Görünüşte sonuç ne olursa olsun, İlâhî etki işe yarayacaktır. Toplum güçlü olsa da, bireysel ruhun ihtiyaçları vardır ve büyük maddeci bir medeniyet bunları karşılamakta yetersizdir. Bu dünyada ruhsal tatmini yakalamış olan başarılı, güçlü ve akıllı kimselerin Kiliseye döneceğini umut etmemeliyiz; fakat Tanrı’nın Krallığı, fakirlere ve dünyanın bir işe yaramadığını ve de köle gibi kullanıldığını düşünen tatmin olmamış kişilere vazedecektir. Bu medeniyet ne kadar çok maddî başarı kazanırsa, o kadar az umut olacak ve insanların ruhlarında da daha büyük boşluk oluşacaktır.


Gerçek karşı-reformasyon, monarşinin ruhuyla kıyaslama yapmak için İspanyol II. Charles’in politik vasiyetinde şu şekilde gösterilmiştir:

“Devlet ve politikayı göz önünde bulundurarak yönetme yerine dinsel güdülerle yönetme, kendi çıkarları için Tanrı’nın ve inancın hizmetini tercih etme! (…) Katolik dinini korumak, devam ettirmek ve savunmak için dinin azizleri görev aldılar ve kendi geçici çıkarları için Tanrı’nın kutsal kanununu ve Tanrı’yı kullandılar.
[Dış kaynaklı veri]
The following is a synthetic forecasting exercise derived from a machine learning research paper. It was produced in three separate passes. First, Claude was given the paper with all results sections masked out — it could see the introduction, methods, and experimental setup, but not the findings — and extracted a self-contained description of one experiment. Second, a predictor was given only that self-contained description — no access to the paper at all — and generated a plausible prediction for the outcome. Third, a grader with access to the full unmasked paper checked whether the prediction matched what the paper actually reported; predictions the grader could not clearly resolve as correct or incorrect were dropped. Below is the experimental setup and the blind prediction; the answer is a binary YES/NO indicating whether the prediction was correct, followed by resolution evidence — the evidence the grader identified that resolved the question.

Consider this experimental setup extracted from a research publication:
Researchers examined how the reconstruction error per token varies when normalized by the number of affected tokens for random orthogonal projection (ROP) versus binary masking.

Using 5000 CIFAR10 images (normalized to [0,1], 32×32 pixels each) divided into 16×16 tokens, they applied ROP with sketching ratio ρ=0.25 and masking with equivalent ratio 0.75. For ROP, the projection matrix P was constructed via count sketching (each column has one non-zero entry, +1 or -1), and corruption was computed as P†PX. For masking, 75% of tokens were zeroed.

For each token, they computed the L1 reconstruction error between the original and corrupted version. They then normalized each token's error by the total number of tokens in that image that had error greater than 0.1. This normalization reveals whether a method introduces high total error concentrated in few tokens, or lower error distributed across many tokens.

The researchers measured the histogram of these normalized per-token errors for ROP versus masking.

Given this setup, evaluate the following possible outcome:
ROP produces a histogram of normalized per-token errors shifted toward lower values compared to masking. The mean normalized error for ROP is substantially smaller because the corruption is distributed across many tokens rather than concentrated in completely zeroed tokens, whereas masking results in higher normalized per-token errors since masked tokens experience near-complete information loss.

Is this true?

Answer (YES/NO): YES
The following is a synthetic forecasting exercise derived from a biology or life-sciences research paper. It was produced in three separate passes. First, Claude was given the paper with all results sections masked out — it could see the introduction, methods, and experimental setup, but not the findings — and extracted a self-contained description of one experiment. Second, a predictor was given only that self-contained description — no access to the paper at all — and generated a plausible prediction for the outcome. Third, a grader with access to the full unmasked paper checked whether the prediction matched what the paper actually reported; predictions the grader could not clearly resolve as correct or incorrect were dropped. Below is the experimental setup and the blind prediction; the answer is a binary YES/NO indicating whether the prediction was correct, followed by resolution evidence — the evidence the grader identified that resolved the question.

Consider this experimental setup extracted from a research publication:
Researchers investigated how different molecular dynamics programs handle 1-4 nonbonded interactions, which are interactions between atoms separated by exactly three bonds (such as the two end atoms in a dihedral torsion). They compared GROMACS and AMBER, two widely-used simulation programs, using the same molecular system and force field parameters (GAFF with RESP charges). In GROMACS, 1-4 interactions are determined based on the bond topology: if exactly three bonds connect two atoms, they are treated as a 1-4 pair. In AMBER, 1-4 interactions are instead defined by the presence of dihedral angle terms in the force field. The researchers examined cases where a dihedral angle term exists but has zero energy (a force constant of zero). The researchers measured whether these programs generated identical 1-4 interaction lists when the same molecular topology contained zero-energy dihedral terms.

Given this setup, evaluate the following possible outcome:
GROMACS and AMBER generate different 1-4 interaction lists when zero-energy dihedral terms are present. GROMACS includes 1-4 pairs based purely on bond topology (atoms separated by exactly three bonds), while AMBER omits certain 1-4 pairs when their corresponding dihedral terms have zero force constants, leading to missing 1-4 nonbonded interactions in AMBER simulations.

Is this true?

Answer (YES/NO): NO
Varislerine şu tavsiyede bulunurlar: ‘İnançlı olmak ve Papa’ya tam olarak itaat etmek için her zaman bir Katolik prens olarak hareket et ve yaşa!’ Bourbonlar Fransa ve İspanya’da, Kilisedeki Gallikan Partisi’ne benzer bir pozisyona sahiptiler.”


*“The Catholic Tradition and The Modern State” başlıklı bu makele, İngiliz tarihçi ve tanrıbilimci Christopher Dawson’ın 1915 yılında yayımlanan ilk makalesidir.